* Begin Stored rows *

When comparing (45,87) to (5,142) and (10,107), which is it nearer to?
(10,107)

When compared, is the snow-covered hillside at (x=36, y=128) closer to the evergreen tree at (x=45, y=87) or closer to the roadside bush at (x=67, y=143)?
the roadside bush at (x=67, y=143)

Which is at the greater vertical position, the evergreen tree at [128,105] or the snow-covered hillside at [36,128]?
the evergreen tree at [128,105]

* End Stored rows *

Required task = Reproduce the listing above word for word, with every line unchanged.

Task solution =
When comparing (45,87) to (5,142) and (10,107), which is it nearer to?
(10,107)

When compared, is the snow-covered hillside at (x=36, y=128) closer to the evergreen tree at (x=45, y=87) or closer to the roadside bush at (x=67, y=143)?
the roadside bush at (x=67, y=143)

Which is at the greater vertical position, the evergreen tree at [128,105] or the snow-covered hillside at [36,128]?
the evergreen tree at [128,105]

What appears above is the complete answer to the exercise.